Given information.
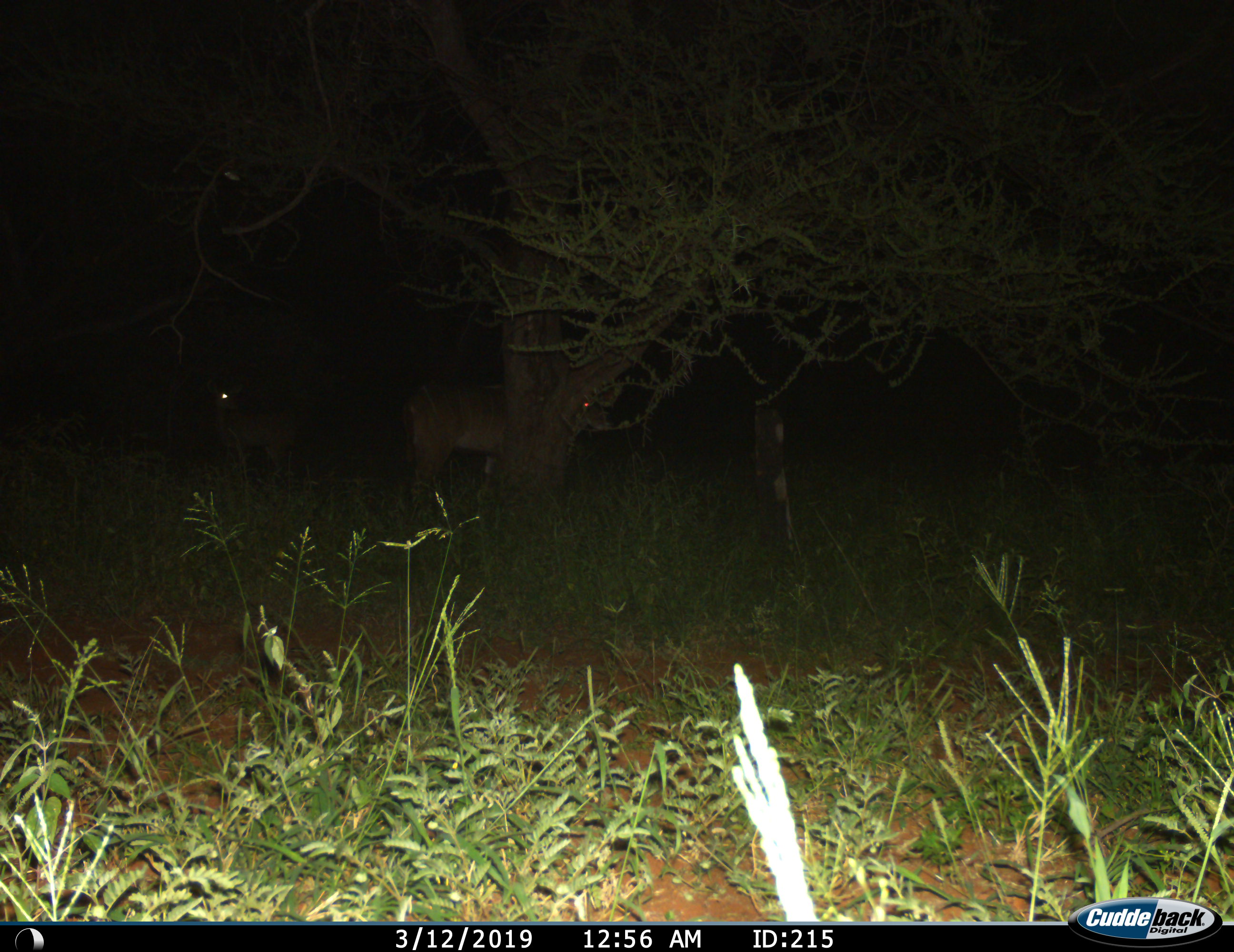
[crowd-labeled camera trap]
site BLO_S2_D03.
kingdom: Animalia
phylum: Chordata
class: Mammalia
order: Artiodactyla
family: Bovidae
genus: Tragelaphus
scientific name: Tragelaphus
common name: kudu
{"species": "kudu (Tragelaphus)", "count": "2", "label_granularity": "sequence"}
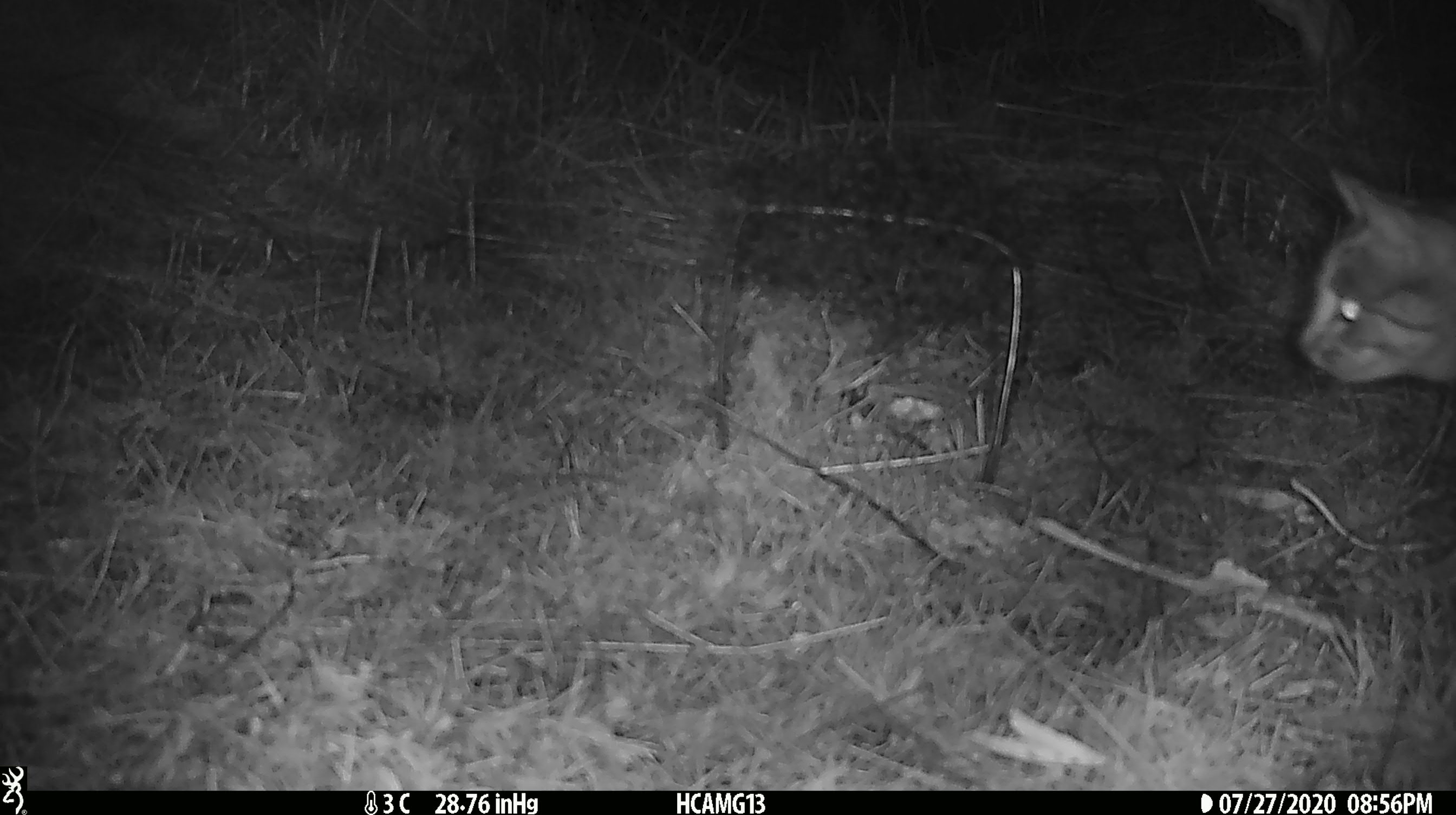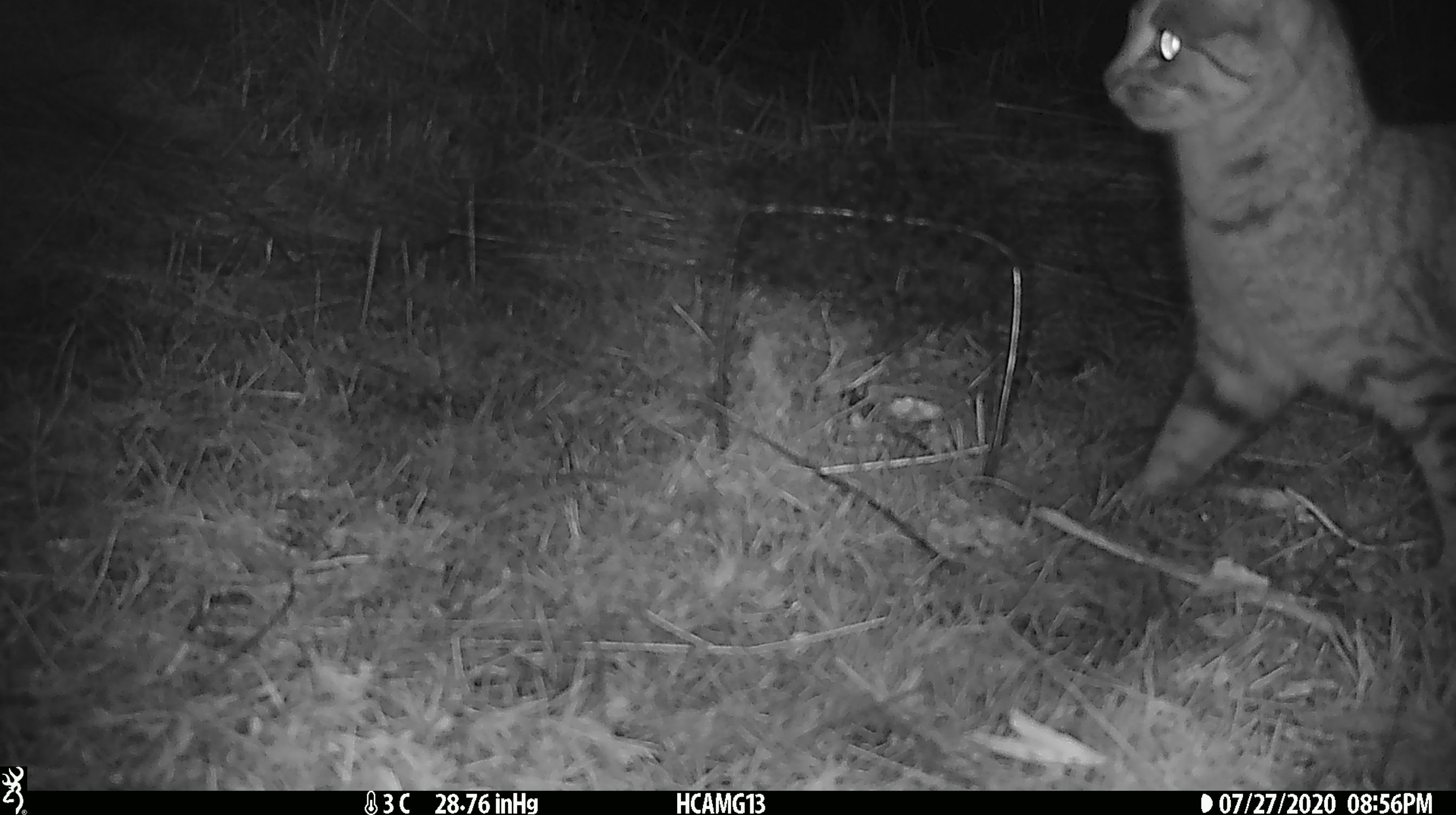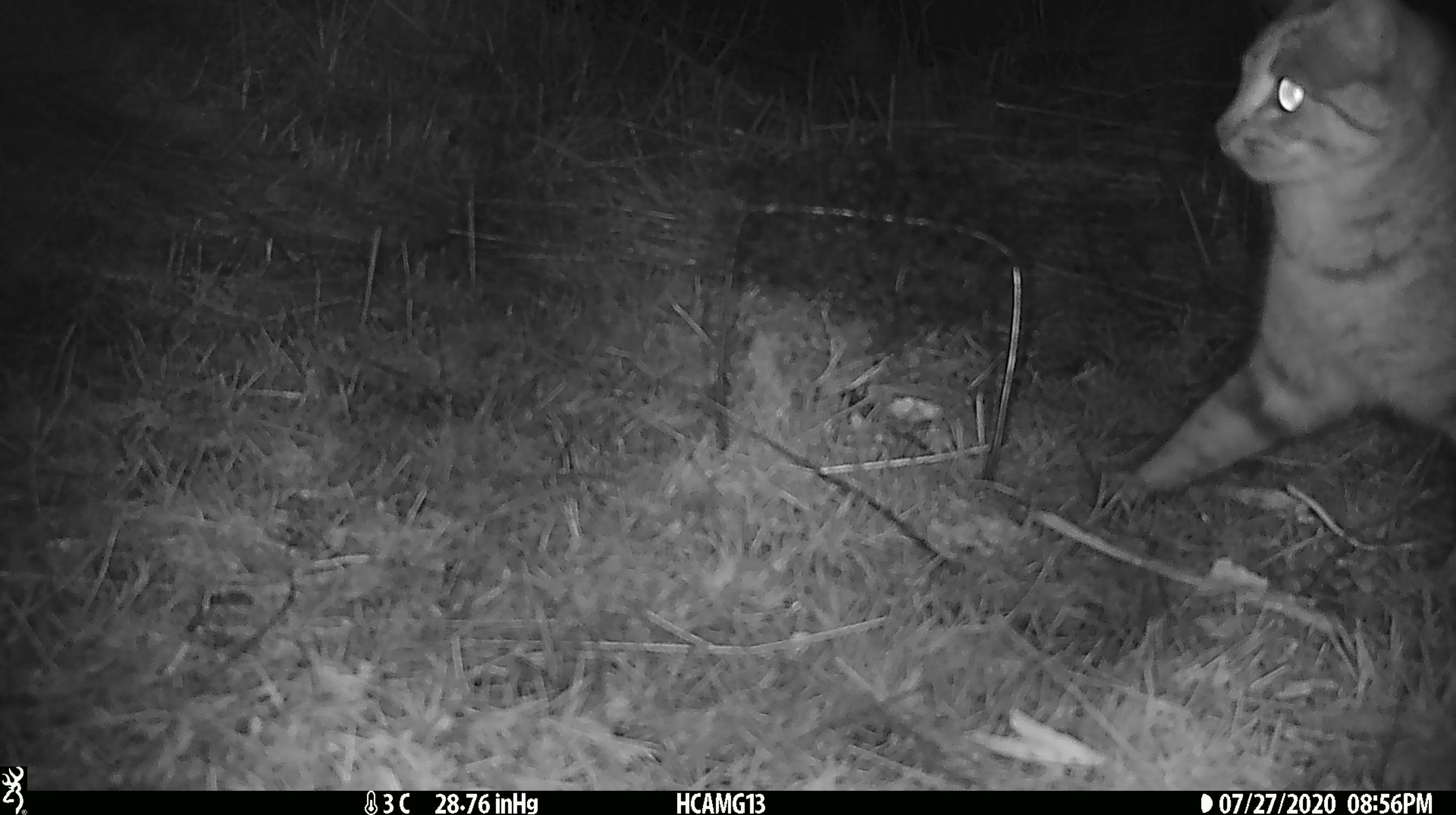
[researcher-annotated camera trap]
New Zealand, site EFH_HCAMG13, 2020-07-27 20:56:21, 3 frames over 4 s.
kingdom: Animalia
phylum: Chordata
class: Mammalia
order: Carnivora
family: Felidae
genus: Felis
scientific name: Felis catus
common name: domestic cat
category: cat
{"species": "cat (domestic cat) (Felis catus)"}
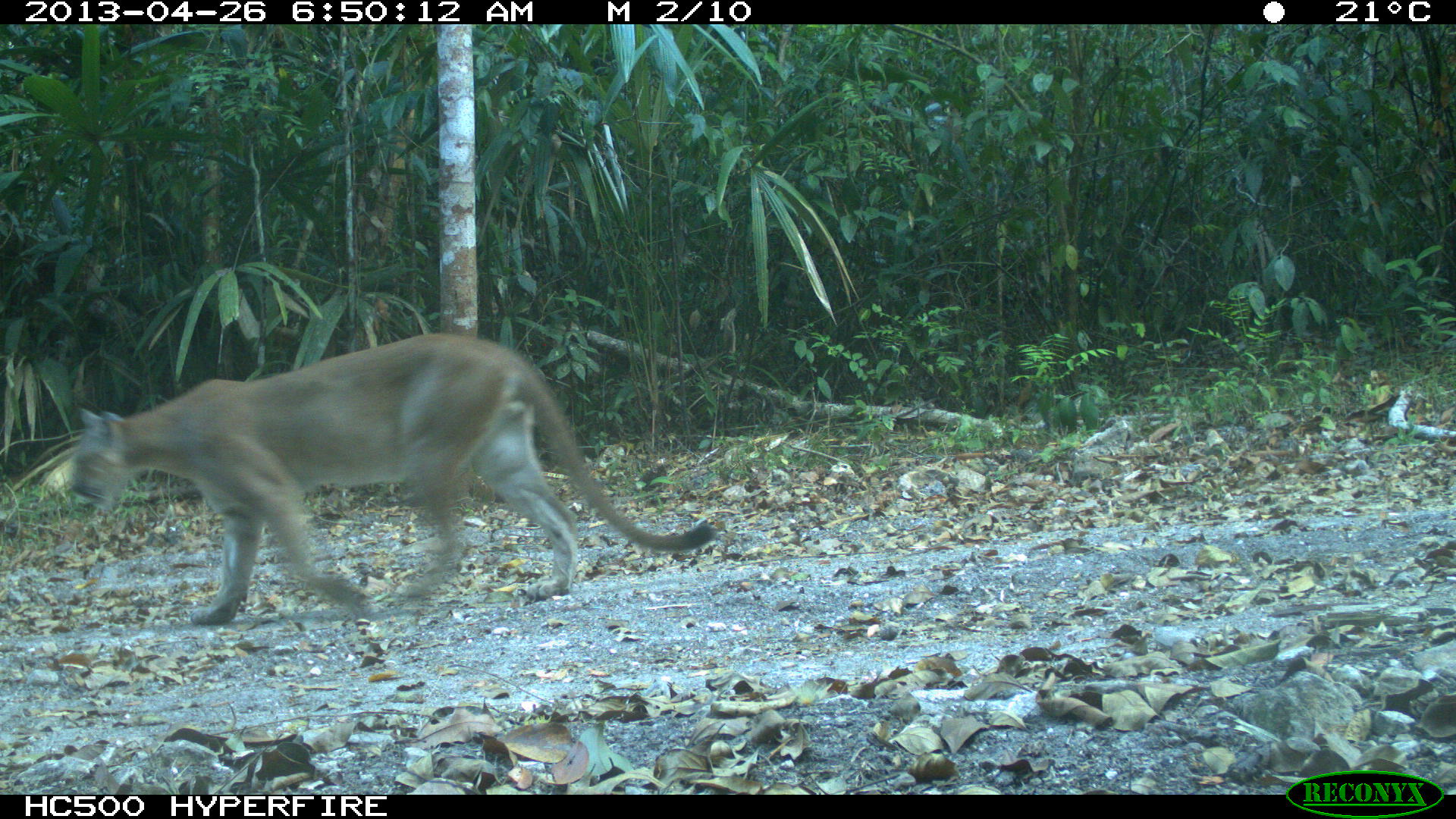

Work instructions. Transcribe exactly the line containing "family: Felidae" and every line after it through the end of the listing above; pictures are not part of the copy.

Answer.
family: Felidae
genus: Felis
scientific name: Felis catus
common name: domestic cat
category: cat
{"species": "cat (domestic cat) (Felis catus)"}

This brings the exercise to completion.